A cluster of dilapidated, windowless, stone buildings with a hole in the roof in the shape of the Star of David.
Samuel Bak, Ghetto, 1995. Oil on canvas. Image courtesy of Pucker Gallery.

The artist has said his work imparts “a sense of the world that was shattered, of a world that was broken, of a world that exists again through an enormous effort to put everything together, when it is absolutely impossible to put it together because broken things can never become whole again. But,” he continued, “we still can make something that looks as if it was whole and live with it.”

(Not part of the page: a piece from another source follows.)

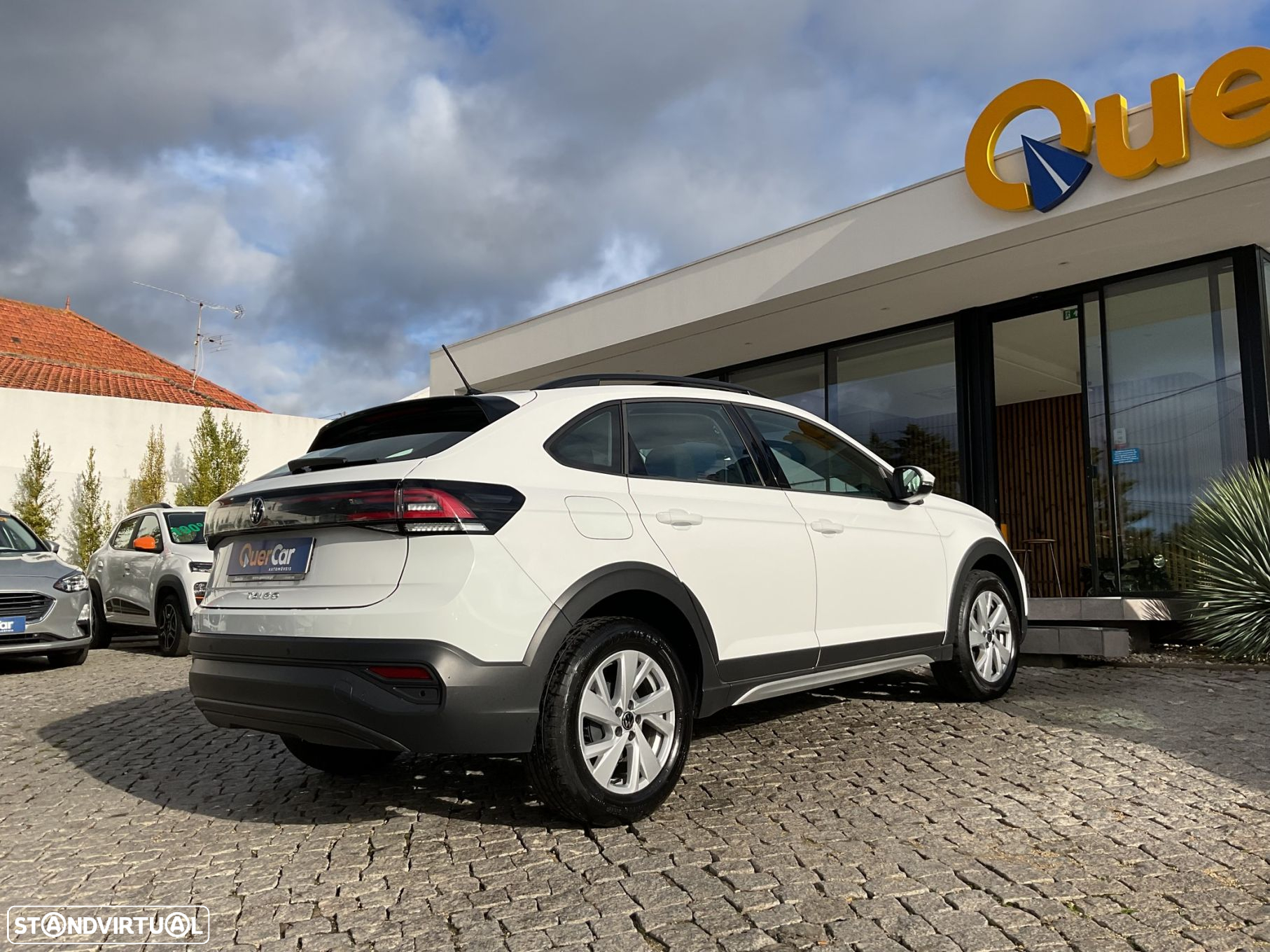 VW Taigo 1.0 TSI - 10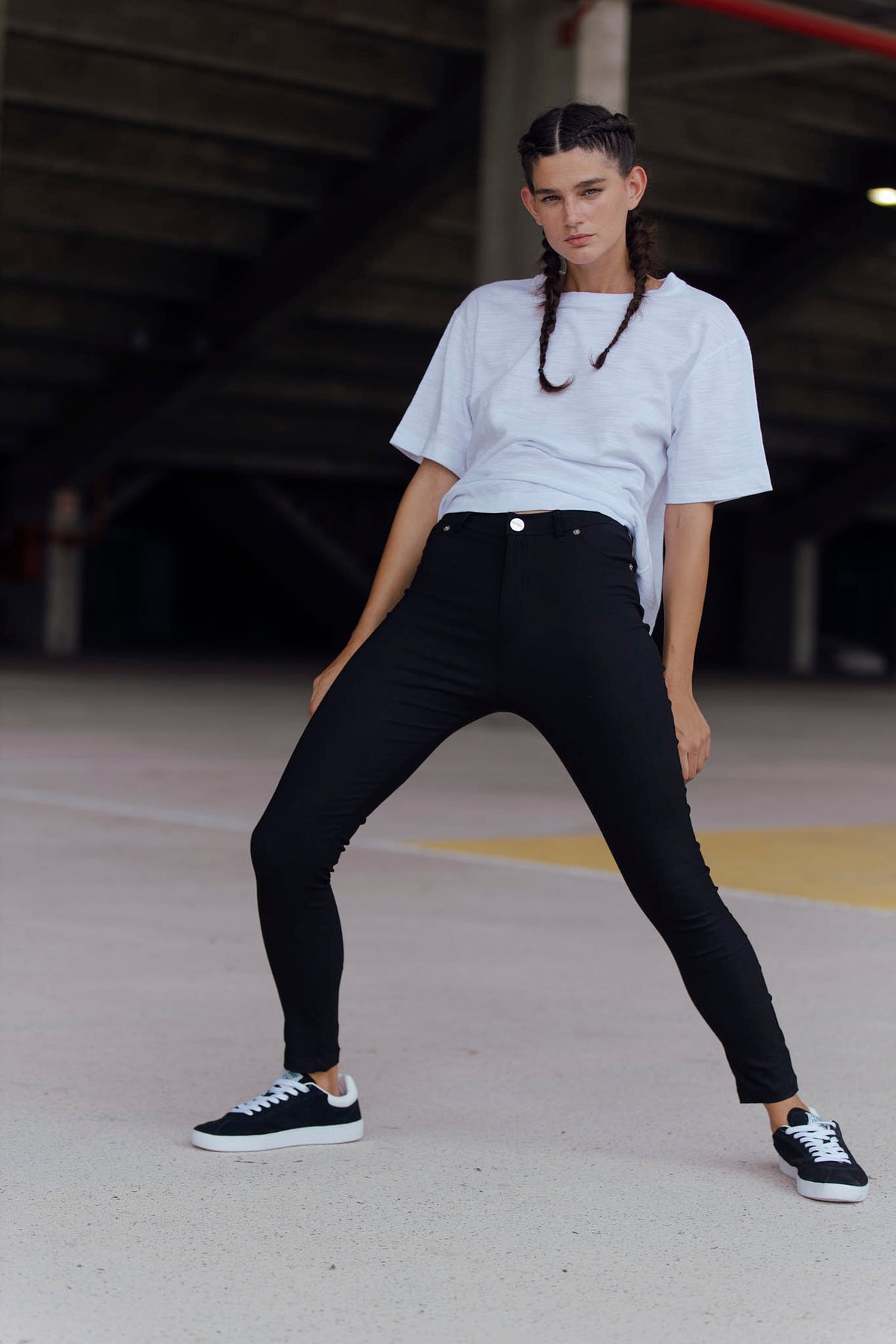 REMERA OPORTO - OFF WHITE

On Eldridge Street, almost everywhere I turn, the synagogue appears whole again. But none of it mesmerizes me like the exposed wall. It’s a reminder that, for all its splendor, this too is broken, and it’ll stay that way no matter how much work goes into reviving it. Just as Bak says of his paintings, “there is always something of that moment of destruction there.”

Sutzkever, Bak’s mentor from the Vilna Ghetto, begins one of his best-known poems by asking, “Who will last, what will last?” His answers are haunting:

The ocean’s raveled foam...
A cloud snagged by a tree...
the star that falls in a tear...
In the jug, a drop of wine...2

Where are the people? With each image, the absence of life becomes more apparent.

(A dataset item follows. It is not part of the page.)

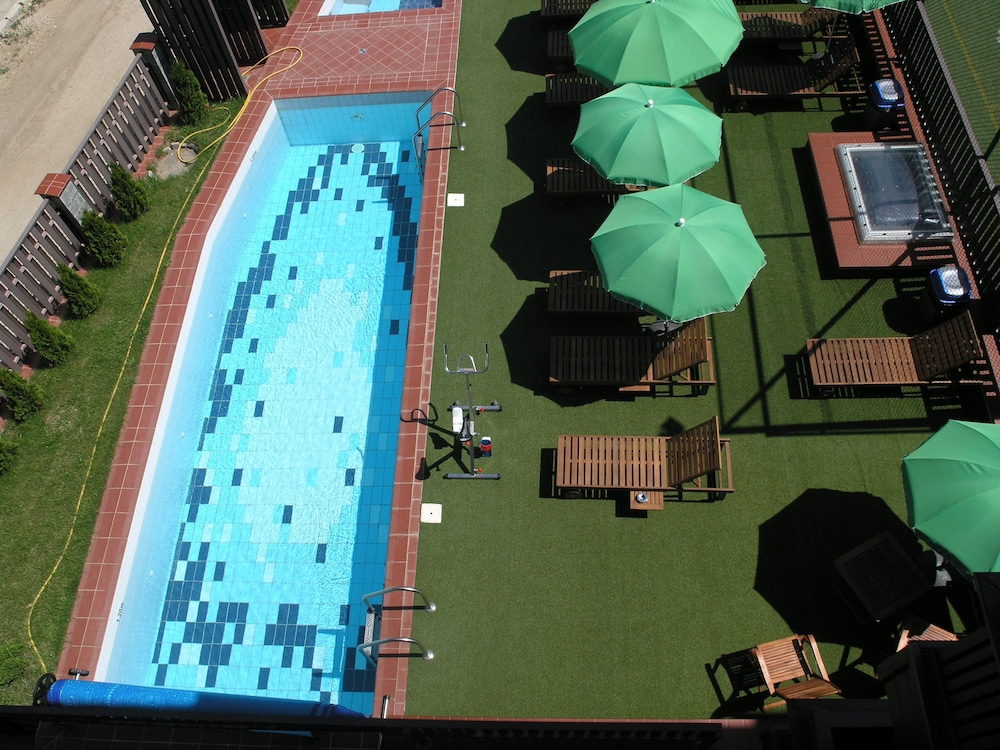 7 Pools SPA Boutique Hotel in Bansko, Bulgaria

In an orange landscape, a large shattered teapot sits in ruin.
Samuel Bak, Elegy for Yiddish II, 1995. Oil on linen. Image courtesy of Pucker Gallery.

Bak has painted scenes of objects left behind ghostly enough to rival Sutzkever’s, but in The Ghetto he depicts less of an eerie void than one you cannot ignore. His monument is a mausoleum. It’s all that remains; beyond it there’s nothing. At the Eldridge Street Synagogue, too, amid the gorgeous proof of resilience, I can’t help but notice what hasn’t survived. Nowadays its congregation gathers in the basement. There aren’t enough Jews to fill the sanctuary.

In the final lines of his poem Sutzkever writes “God will last. // Isn’t that enough for you?” Indirectly or not, The Ghetto, it seems to me, is Bak’s response to his friend: take what lasts and rebuild all you want—it’s not enough. Of course it’s not, but it has to be. Without it what else is there?

Notes

1 Translated from the Yiddish by Justin D. Cammy in From the Vilna Ghetto to Nuremberg: Memoir and Testimony (Montreal: McGill-Queen’s University Press, 2021).

2 Translated from the Yiddish by Richard J. Fein in The Full Pomegranate: Poems of Avrom Sutzkever (Excelsior Editions, an imprint of the State University of New York Press, 2019).

Author

Matthew Whiman is an editor at the Museum of Fine Arts, Boston.